The celebration was also boosted by the visit of French President Emmanuel Macron to the New Africa Shrine. As part of the celebration, there were performances from famous Nigerian artiste including Femi Kuti, Davido, Mayorkun and Peruzzi to celebrate the life of the legendary Fela and also to celebrate afrobeat music, which can be termed the heartbeat of the legendary Icon Fela Kuti. The major sponsor for this years celebration is the Legend extra stout from the Nigerian brewery company. Other activities that followed the week-long event includes The Fela Debates, debates for secondary schools in Lagos state, photo exhibitions, Fela street carnival and other activities geared at celebrating afrobeat. One of the highlights of the event was the mild drama that ensured between Vice president Yemi Osinbajo and Femi Kuti.

== 2019 edition: "From Lagos With Love" ==
The week-long festival took place from 14 to 20 October 2019 at the New Afrika Shrine, Lagos State. The theme was inspired by the popular Felas song titled "Eko Ile". The song talks about praises for Lagos state as a centre of love, joy and fun and urges everyone to visit Lagos state because Lagos state is home. The celebration had in attendance afrobeat sensation and BET 2019 Internation Act winner Damini Ebunoluwa Ogulu popularly known as Burna boy who thrilled the crowd with performance of some of his hit tracks like "ye", "On the Low" and "Another Story". Other artistes that graced the celebration includes Charly Boy, Sauti Sol, Labaja, King Sunny Ade, Efe and a host of other afrobeat musicians.

The celebration also had a symposium anchored by popular award-winning black African poet and writer Chimamanda Ngozi Adichie, Bobi Wine; musician turned politician from Uganda, Professor Akin Oyebode, professor of jurisprudence and international law and famous celebrated Nigerian playwright and author Sefi Atta. As usual, the celebration had a secondary schools debate, Fela debates, art exhibitions and other side activities to keep fans entertained for the week-long festival.

WHAT NEEDS TO BE DONE »
Continue the text about the Fela Kuti celebration, picking up right after its last sentence.

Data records

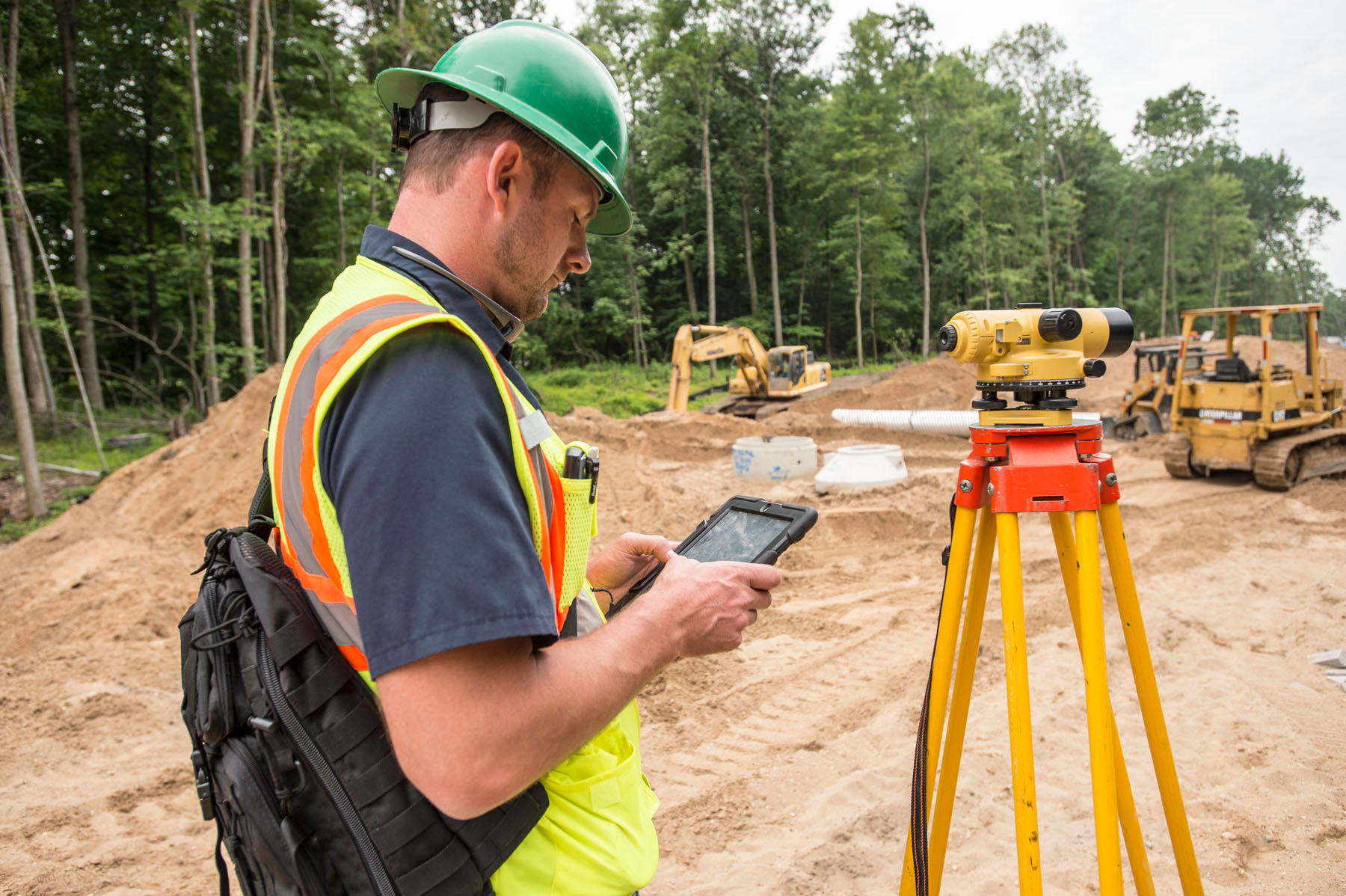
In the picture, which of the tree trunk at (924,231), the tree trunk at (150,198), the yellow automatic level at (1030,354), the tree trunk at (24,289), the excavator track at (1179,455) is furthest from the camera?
the tree trunk at (924,231)

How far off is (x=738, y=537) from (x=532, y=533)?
2.09 ft

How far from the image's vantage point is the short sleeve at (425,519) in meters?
0.78

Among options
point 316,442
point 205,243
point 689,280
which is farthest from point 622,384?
point 316,442

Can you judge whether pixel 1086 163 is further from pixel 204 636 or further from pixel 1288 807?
pixel 204 636

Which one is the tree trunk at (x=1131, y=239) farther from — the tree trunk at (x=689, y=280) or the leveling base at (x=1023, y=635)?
the leveling base at (x=1023, y=635)

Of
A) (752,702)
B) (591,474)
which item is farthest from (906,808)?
(591,474)

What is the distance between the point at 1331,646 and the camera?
4.46m

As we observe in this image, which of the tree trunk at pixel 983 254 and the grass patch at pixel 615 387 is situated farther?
the tree trunk at pixel 983 254

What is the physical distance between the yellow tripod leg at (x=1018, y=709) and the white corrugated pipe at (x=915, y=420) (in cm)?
1132

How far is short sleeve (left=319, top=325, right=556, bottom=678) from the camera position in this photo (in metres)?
0.78

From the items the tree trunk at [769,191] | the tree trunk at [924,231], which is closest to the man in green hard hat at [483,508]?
the tree trunk at [769,191]

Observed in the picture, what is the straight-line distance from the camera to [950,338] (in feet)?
6.56

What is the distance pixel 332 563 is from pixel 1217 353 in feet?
47.9

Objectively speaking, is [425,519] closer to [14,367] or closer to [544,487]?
[544,487]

TASK ANSWER »
== 2020 virtual edition: "Fight to Finish, Fight to Win" ==
The festival took place from 15 to 17 October 2020. Due to the COVID-19 pandemic rocking the world at the time of the festival and the restriction on gatherings and activities, the organisers chose to hold the festival virtually. This was the first time the festival was held virtually. The Festival was kickstarted with a Felabration symposium titled "Colomentality" which was anchored by a Ugandan journalist and broadcaster Vincent Magombe. Some of the speakers at the symposium includes Arikana Chihombori, former permanent representative to the African Union Mission in Washinghton and Kweku Mandela, a filmmaker and producer from South Africa.

Other activities in the festival included the "Dress Like Fela Challenge", where fans compete to imitate the dressing of the legendary Fela, with the winner going home with fifty thousand naira. There was also the secondary school debates, art festivals and other events that preceded the festival, and there were musical performances from Wizkid, 2baba, Joeboy, Falz and a host of other afrobeat musicians.

== 2022 edition: "Fear not for Man" ==
The 2022 Felabration was held at the New Afrikan Shrine, Ikeja, from 10 to 16 October 2022. There were a total of 300 musical acts that performed onstage during the concert. The 2022 Felabration was themed "Fear not for man" and was hosted by Omo Baba.

At the show, several different musical acts took the stage, including Femi Kuti, Made Kuti, MI, Vector, Phyno, Omawumi, Sule Alao Malaika, Candy Bleakz, Terry G, Rema to name a few.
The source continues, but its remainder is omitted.